** Haber Metni **
■ ■ ■ ■
İzmir Haberleri Siyaset Erdoğan’ın İzmir Çıkışı: ‘Yeniden Tarih Yazmaya Var mıyız?’

Erdoğan’ın İzmir Çıkışı: ‘Yeniden Tarih Yazmaya Var mıyız?’

Cumhurbaşkanı Erdoğan, AK Parti İzmir Kongresi’nde İzmir’in mevcut durumunu eleştirip 2028 hedeflerini duyurdu. “Türkiye Yüzyılı’nı birlikte inşa edeceğiz” dedi. Detaylar haberimizde!

7 Dakika
OKUNMA SÜRESİ
Haberleri

Cumhurbaşkanı Recep Tayyip Erdoğan, AK Parti İzmir 8. Olağan İl Kongresi’nde yaptığı konuşmada, parti politikalarından ülke gündemine, İzmir’in geleceğinden Türkiye’nin hedeflerine kadar birçok konuda önemli açıklamalarda bulundu. Kongrede, AK Parti’nin 23 yıllık tarihine vurgu yapan Erdoğan, İzmir’in partinin mücadelesindeki yerine dikkat çekti ve geleceğe dair iddialı hedefler ortaya koydu.
■ ■ ■ ■
** Verilen Kayıtlar **
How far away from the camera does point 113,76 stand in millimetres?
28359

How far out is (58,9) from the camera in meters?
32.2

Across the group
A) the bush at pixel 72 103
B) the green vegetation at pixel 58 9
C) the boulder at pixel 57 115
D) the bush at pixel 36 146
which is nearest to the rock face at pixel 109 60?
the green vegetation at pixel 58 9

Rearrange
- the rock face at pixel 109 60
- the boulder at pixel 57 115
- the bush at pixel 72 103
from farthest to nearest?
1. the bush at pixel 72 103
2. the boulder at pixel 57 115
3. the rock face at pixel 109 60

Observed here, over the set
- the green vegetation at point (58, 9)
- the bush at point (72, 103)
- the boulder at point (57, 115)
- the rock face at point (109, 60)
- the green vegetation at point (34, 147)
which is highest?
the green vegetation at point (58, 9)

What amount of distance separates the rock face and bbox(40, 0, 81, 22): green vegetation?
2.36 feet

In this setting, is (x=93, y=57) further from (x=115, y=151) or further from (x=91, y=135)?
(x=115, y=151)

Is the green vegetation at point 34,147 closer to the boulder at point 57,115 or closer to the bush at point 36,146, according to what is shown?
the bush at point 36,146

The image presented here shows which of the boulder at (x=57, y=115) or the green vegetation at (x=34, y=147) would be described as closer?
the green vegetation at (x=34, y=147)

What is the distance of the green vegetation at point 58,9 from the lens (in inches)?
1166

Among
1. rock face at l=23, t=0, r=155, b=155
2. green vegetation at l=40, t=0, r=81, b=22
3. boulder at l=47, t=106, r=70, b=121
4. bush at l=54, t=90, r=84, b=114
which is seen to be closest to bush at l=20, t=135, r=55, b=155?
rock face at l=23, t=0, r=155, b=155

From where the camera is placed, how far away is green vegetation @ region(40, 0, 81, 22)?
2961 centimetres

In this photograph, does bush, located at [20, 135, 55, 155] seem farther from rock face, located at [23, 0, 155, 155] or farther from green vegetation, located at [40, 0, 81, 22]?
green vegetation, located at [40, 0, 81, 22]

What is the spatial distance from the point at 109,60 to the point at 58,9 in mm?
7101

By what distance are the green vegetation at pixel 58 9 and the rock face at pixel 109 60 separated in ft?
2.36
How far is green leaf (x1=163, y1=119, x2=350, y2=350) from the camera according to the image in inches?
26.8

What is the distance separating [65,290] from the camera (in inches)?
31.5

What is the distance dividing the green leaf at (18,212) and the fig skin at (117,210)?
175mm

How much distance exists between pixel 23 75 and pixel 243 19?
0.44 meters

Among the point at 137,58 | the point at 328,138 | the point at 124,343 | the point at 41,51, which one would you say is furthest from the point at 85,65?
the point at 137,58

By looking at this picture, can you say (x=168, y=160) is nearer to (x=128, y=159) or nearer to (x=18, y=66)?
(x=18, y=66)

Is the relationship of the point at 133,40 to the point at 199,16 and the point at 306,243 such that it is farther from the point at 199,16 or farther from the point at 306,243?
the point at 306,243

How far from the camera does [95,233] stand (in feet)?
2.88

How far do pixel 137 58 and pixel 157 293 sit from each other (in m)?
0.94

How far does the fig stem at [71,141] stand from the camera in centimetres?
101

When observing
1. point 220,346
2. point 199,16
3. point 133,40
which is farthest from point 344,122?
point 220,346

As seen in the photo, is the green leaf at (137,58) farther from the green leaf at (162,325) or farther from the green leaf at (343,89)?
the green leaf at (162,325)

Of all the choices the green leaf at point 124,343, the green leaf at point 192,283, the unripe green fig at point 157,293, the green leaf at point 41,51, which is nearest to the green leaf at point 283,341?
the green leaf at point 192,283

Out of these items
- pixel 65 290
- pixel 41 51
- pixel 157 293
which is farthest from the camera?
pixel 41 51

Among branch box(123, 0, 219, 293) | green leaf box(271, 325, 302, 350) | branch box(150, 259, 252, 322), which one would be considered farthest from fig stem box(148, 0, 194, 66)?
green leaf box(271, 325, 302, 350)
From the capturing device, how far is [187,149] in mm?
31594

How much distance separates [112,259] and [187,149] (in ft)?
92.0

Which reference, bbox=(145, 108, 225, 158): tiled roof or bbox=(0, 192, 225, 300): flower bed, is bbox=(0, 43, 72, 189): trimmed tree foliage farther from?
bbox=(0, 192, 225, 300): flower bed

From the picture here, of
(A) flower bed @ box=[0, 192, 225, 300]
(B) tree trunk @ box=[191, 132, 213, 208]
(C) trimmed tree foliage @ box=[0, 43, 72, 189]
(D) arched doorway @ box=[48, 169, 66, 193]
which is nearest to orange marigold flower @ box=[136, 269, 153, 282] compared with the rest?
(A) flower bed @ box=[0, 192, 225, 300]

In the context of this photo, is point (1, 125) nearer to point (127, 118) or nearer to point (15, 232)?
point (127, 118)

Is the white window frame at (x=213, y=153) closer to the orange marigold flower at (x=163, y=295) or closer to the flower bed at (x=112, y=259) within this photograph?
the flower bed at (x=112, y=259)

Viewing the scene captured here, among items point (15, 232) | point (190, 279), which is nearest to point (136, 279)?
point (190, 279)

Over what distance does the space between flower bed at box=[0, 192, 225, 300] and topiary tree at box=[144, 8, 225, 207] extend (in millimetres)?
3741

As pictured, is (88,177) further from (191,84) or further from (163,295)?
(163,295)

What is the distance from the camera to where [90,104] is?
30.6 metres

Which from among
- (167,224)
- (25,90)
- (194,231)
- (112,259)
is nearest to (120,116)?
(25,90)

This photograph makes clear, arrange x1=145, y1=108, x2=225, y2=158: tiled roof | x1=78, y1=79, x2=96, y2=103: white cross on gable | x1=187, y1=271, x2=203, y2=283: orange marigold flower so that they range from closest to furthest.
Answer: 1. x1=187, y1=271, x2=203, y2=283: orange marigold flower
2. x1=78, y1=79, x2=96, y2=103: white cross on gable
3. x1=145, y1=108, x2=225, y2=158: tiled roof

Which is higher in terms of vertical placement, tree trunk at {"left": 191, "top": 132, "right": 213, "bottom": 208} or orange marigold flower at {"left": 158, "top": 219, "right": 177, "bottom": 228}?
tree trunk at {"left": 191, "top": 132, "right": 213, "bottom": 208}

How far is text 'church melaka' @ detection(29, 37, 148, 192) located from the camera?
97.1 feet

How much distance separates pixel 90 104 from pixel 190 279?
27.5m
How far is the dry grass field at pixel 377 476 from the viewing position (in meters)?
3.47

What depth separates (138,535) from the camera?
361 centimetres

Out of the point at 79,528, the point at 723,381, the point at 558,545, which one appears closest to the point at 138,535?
■ ■ ■ ■
** Görev Gereksinimleri **
Haber metnine göre Cumhurbaşkanı Erdoğan konuşmasını hangi kongrede yaptı?

** Beklenen Çıktı **
AK Parti İzmir 8. Olağan İl Kongresi'nde.